I’m not sure that they would have looked identical, but I think [overall] waivers have gone pretty darn well. You guys don’t cover it much. But we have 44 pretty happy customers across the political spectrum. To be more helpful to children and more supportive of teachers and schools, we should have known Congress was good at talking but not good at acting, and the fact is that we hurt kids and hurt teachers and wasted so much of our time. That was a big mistake.
Duncan had something to add here on something he wishes he’d handled differently: regulations stepping up oversight of for-profit colleges. It’s been a protracted fight with Congress.
I didn’t realize how hard the gainful employment stuff would be. It was totally the right fight, but I just underestimated the pushback ... and how many guys in Congress, both Republican and Democrat that their guys would buy off. We spent so much time, and that was painful and no fun. I love working on the early childhood stuff, that’s fun. ... No regrets, we just underestimated the amount of pushback and how much money talks in this town.
The scores coming got back from the Common Core tests in many states don’t look great. Are you worried that this could fuel the pushback on the standards?
What we’re getting finally for the first time in decades is the truth, and we’re assessing more critical-thinking skills . ...The fact that the truth hasn’t been told for so long, and the fact that kids and parents have actually been lied to is one of the most insidious things in education. No one is that focused on scores, and we know this is going to be rocky or bumpy, but folks are trying to do the right thing. Folks are doing stuff that they’ve never done before, teaching to higher standards and trying to assess in different ways. Through that change, if we can keep high school graduation rates going in the right direction, if we can keep reducing drop-out rates, that’s a huge thing.

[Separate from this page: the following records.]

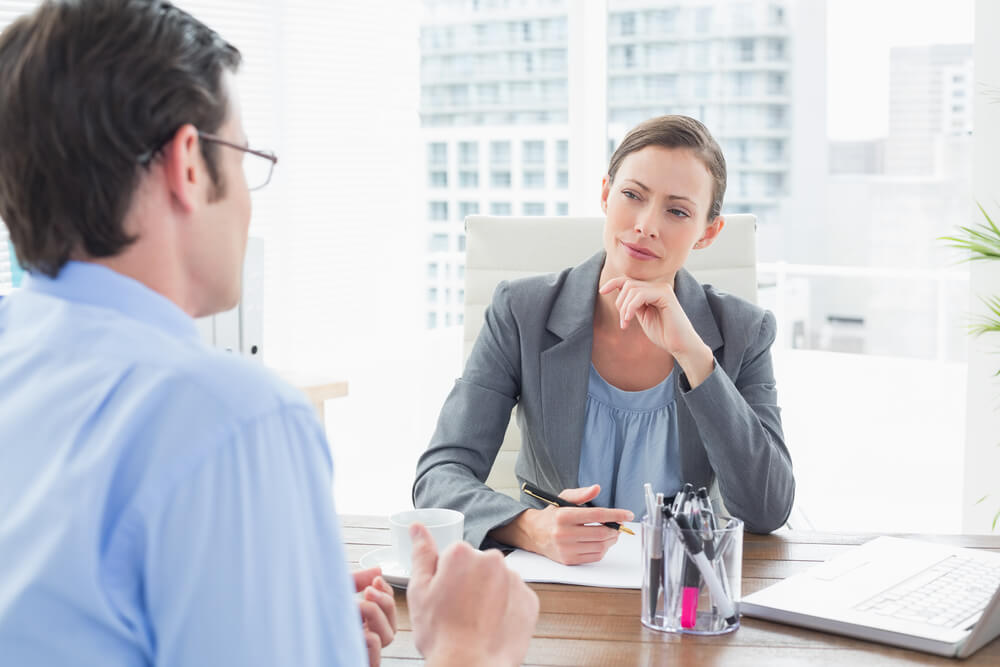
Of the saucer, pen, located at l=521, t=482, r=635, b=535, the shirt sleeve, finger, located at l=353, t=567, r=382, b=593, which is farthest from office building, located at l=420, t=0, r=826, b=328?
the shirt sleeve

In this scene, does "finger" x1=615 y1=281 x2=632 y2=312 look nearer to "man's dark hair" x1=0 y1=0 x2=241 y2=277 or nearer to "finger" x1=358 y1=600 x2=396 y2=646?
"finger" x1=358 y1=600 x2=396 y2=646

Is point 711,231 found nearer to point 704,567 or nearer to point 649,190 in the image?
point 649,190

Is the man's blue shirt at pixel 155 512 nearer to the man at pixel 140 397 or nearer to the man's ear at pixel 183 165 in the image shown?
the man at pixel 140 397

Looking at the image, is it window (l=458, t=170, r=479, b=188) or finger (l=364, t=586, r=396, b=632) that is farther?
window (l=458, t=170, r=479, b=188)

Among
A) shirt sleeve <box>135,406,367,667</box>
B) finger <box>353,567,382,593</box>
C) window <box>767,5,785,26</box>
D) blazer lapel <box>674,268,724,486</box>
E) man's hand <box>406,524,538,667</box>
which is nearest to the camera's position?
shirt sleeve <box>135,406,367,667</box>

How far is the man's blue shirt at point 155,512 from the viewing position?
55 cm

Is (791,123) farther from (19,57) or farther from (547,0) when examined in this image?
(19,57)

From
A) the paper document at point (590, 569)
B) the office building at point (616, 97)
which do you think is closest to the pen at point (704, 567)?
the paper document at point (590, 569)

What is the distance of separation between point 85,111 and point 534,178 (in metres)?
3.57

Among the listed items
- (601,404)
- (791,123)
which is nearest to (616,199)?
(601,404)

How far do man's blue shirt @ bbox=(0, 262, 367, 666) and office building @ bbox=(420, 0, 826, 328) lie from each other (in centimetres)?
342

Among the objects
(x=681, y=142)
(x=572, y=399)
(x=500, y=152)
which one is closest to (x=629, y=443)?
(x=572, y=399)

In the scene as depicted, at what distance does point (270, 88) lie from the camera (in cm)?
372

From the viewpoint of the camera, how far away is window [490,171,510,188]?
4273mm
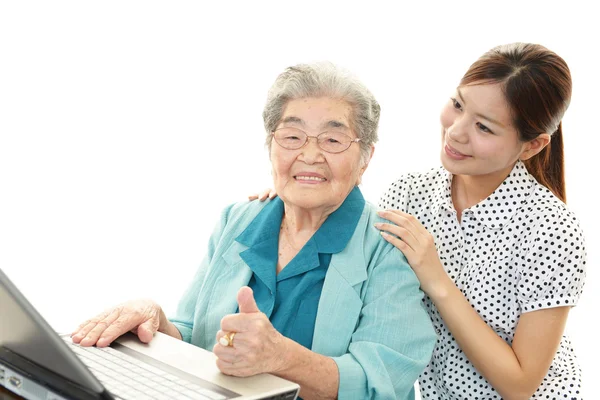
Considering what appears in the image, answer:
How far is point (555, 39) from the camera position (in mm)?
3021

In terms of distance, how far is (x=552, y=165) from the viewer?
199cm

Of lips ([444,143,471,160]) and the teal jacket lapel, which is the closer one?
the teal jacket lapel

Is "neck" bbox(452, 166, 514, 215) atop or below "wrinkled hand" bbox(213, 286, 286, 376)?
atop

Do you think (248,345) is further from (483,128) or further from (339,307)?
(483,128)

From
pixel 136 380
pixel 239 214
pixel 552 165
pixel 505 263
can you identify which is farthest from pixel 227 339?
pixel 552 165

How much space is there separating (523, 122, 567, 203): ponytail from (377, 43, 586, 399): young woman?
13 millimetres

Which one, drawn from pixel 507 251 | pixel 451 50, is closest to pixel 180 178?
pixel 451 50

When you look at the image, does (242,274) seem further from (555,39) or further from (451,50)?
(555,39)

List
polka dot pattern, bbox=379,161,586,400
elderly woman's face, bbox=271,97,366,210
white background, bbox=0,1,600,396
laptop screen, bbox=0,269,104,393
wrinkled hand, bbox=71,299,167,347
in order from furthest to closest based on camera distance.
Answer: white background, bbox=0,1,600,396
polka dot pattern, bbox=379,161,586,400
elderly woman's face, bbox=271,97,366,210
wrinkled hand, bbox=71,299,167,347
laptop screen, bbox=0,269,104,393

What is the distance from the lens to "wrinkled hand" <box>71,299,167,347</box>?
4.85ft

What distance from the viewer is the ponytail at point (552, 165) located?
197cm

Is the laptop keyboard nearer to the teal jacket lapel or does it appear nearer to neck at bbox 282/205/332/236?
the teal jacket lapel

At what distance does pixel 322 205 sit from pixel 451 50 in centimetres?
163

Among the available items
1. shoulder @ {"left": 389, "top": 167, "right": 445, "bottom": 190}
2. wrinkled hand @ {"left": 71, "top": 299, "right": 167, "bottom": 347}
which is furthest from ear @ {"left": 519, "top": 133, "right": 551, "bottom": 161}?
wrinkled hand @ {"left": 71, "top": 299, "right": 167, "bottom": 347}
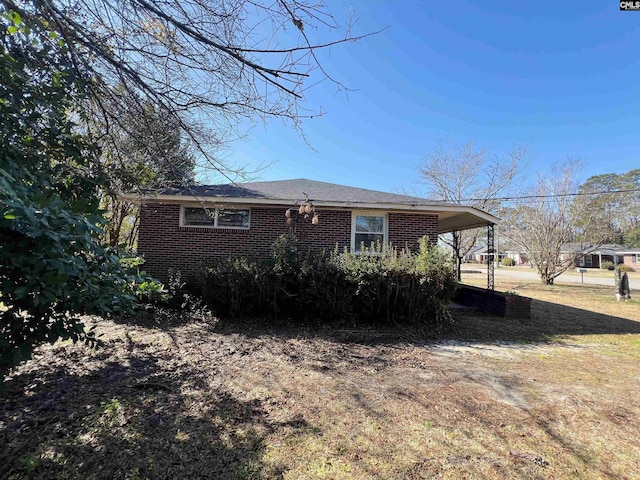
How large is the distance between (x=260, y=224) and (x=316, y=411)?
6490 millimetres

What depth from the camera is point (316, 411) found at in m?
3.18

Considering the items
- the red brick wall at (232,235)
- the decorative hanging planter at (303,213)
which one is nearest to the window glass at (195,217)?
the red brick wall at (232,235)

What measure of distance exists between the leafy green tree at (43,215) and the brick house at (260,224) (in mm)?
5205

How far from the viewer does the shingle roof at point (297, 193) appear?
8694 mm

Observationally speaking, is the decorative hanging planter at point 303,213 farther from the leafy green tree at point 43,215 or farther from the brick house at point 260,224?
the leafy green tree at point 43,215

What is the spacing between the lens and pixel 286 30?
308 cm

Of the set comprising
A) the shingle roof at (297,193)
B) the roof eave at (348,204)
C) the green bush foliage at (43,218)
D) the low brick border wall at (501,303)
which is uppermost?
the shingle roof at (297,193)

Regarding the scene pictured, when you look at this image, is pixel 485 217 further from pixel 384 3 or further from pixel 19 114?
pixel 19 114

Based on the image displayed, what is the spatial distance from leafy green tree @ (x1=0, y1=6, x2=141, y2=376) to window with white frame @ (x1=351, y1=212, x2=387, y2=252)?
698 centimetres

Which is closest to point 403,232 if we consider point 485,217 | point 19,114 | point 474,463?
point 485,217

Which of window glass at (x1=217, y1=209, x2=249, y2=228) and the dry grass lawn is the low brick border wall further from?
window glass at (x1=217, y1=209, x2=249, y2=228)

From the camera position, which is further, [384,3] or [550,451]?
[384,3]

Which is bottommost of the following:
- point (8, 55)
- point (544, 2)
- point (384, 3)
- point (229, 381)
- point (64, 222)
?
point (229, 381)

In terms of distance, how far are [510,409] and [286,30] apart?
14.8 feet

Believe it or not, Duncan and I had an even longer (and wonkier, deeper-in-the-weeds) discussion of waivers, No Child Left Behind and accountability more generally. We also talked about how the back-and-forth with states on their flexibility plans has improved over time, in his view, thanks in part to feedback from chiefs. And he praised the states’ teacher-equity plans, which he said included a lot of creative ideas that might have been politically dicey years ago, like paying teachers more to work in low-performing schools.